De accountant van een vof berichtte in 2014 naar aanleiding van een boekenonderzoek aan de vennoten dat de Belastingdienst eist dat voor twee leningen een aflossingsschema werd overeengekomen. De vennoten (echtgenoten) pasten hierna de leningovereenkomst met de geldschieter (de vader van een van de twee) aan, zodat er een betalingsverplichting van €24.000 per jaar in werd opgenomen. In een e-mail aan zijn schoonvader schreef een van de vennoten: ‘Maar dit is papier, met jullie beider akkoord zal VSA (de vof, red.) niets aflossen.’ Na een echtscheiding werd de vof per 1 april 2022 opgezegd, zonder dat het vermogen werd vereffend.
Leningen opgeëist
De vader eist daarna de leningen van € 175.300,- en € 189.000,- terug, waarover was overeengekomen dat ze uiterlijk op 1 januari 2028 zouden worden afgelost.

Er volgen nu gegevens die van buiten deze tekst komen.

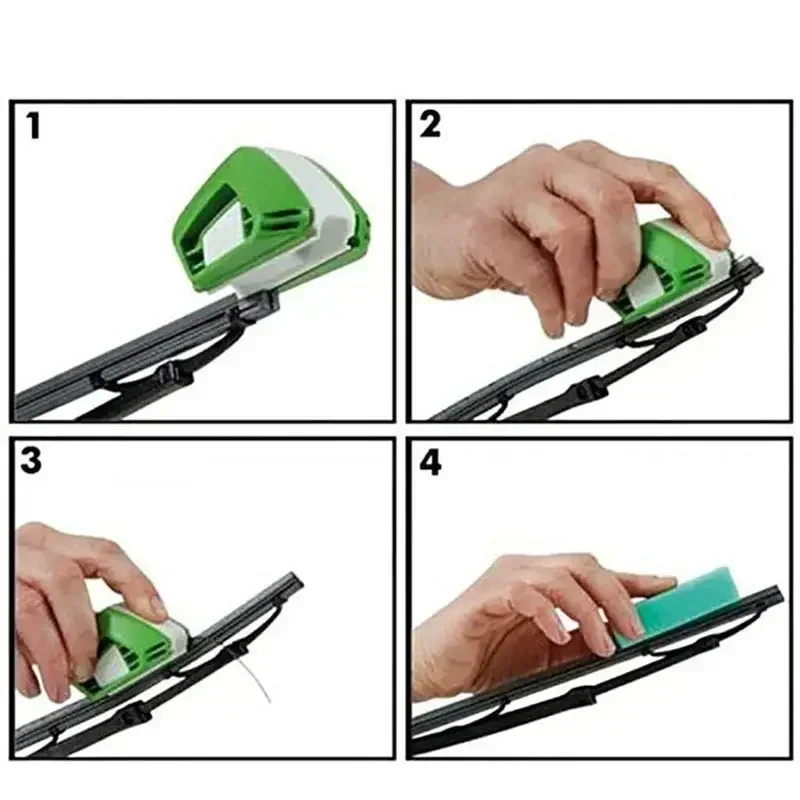 1

2

3

4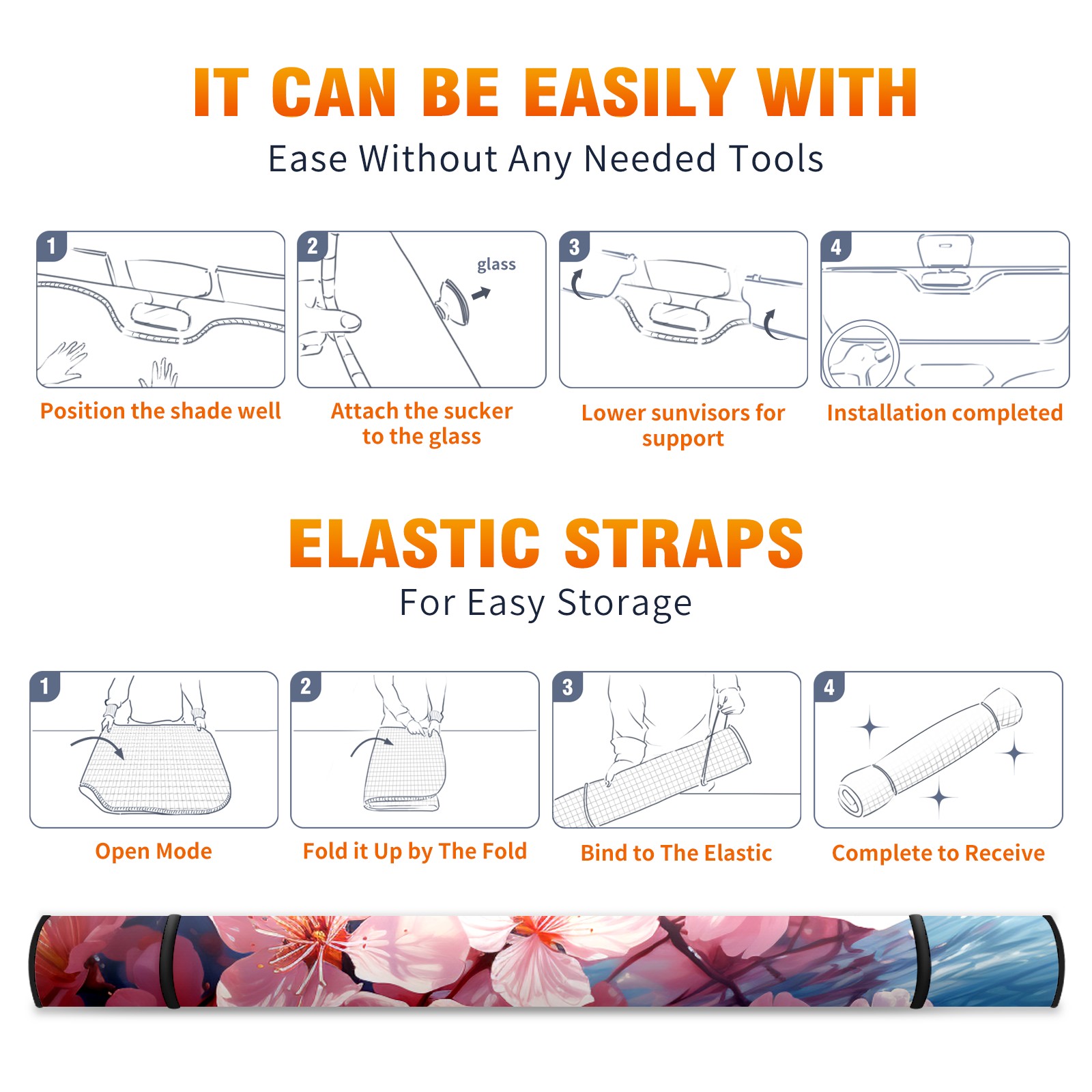 IT CAN BE EASILY WITH
Ease Without Any Needed Tools

1
Position the shade well

2
glass
Attach the sucker to the glass

3
Lower sunvisors for support

4
Installation completed

ELASTIC STRAPS
For Easy Storage

1
Open Mode

2
Fold it Up by The Fold

3
Bind to The Elastic

4
Complete to Receive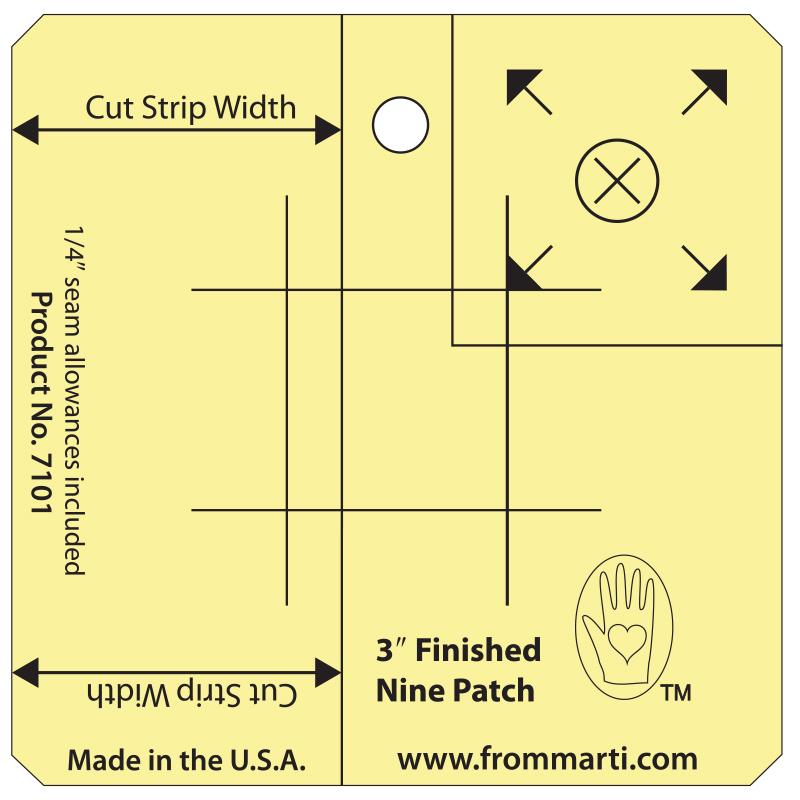 Cut Strip Width

1/4″ seam allowances included
Product No. 7101

3″ Finished
Nine Patch

TM

Cut Strip Width

Made in the U.S.A.

www.frommarti.com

Bij de rechtbank stelt hij dat de leningen opeisbaar zijn geworden, omdat de vof sinds 2014 geen aflossingen op de leningen heeft gedaan. Volgens de geldschieter blijkt uit de tekst van artikel 3 van de aanvullende overeenkomsten dat hij in 2014 met de vof is overeengekomen dat zij jaarlijks op iedere lening € 12.000,- moet aflossen. Vader heeft tijdens de zitting toegelicht dat hij enkel uit coulance sinds 2014 niet heeft aangedrongen op het aflossen van de leningen, maar dat dit niet maakt dat de aflossingsverplichting is komen te vervallen.
Oordeel rechtbank
De rechtbank overweegt als volgt. Vaststaat dat de accountant van de vof naar aanleiding van een boekenonderzoek bij e-mail van 26 juni 2014 aan de vennoten heeft bericht dat de Belastingdienst eist dat voor de leningen een aflossingsschema wordt overeengekomen. De schoonzoon heeft vervolgens de bestaande overeenkomsten aangepast en in artikel 3 opgenomen dat het uitgangspunt is dat de vof jaarlijks per lening € 12.000,- moet aflossen. Hij heeft deze aangepaste overeenkomsten vervolgens aan zijn toenmalige schoonvader en echtgenote toegezonden en daarbij in de begeleidende e-mail opgenomen dat de vof, indien de schoonvader en echtgenote daarmee akkoord gaan, niet jaarlijks op de leningen zal aflossen en dat het om een papieren werkelijkheid gaat. Vader heeft de aangepaste overeenkomsten vervolgens ondertekend. Ter zitting heeft hij verklaard dat hij de voornoemde de e-mail van zijn voormalige schoonzoon heeft ontvangen, maar daarop nooit heeft gereageerd. Aan de hand hiervan mocht de vof redelijkerwijs veronderstellen dat hij, ondanks de letterlijke tekst van de aanvullende overeenkomsten, ermee instemde dat de vof niet jaarlijks op de leningen zou aflossen en dat de aflossingsverplichting slechts op papier was overeengekomen. Dat geldt te meer nu de geldschieter vanaf 2014 tot augustus 2022 nimmer om aflossingen op de leningen heeft gevraagd. Als hij had gewild dat de vof wel jaarlijks op de leningen zou aflossen, had het op zijn weg gelegen om dit ondubbelzinnig aan de vof kenbaar te maken en indien de aflossingen uit zouden blijven, de vof binnen afzienbare tijd aan te spreken op nakoming van die verplichting. De door vader gegeven toelichting op zitting dat hij slechts uit coulance nooit om aflossingen heeft gevraagd, maak dat niet anders. Daartoe is van belang dat hij eveneens heeft verklaard dat hij dit nooit aan de vof heeft gecommuniceerd, zodat dit voor de vof niet kenbaar was. Nu hij verder geen feiten of omstandigheden heeft gesteld waaruit kan worden afgeleid dat hij er (desondanks) op mocht vertrouwen dat de vof jaarlijks op de leningen zou aflossen, volgt de rechtbank hem niet in zijn uitleg.
Conclusie
De conclusie is dat de vof – ondanks de letterlijke tekst van de aanvullende overeenkomsten – niet gehouden is om tussentijds de leningen af te lossen. Dat betekent dat de leningen pas op 1 januari 2028, in de gevallen genoemd in artikel 6 van de overeenkomsten of bij vereffening van het vermogen van de vof opeisbaar zijn. Nu geen van deze momenten heeft plaatsgevonden, hoeft de vof de leningen nog niet af te lossen en is zij dus ook niet in verzuim komen te verkeren. Er is dus ook geen grond voor de geldschieter om de leningen terstond op te eisen. De vorderingen van de man zullen worden afgewezen.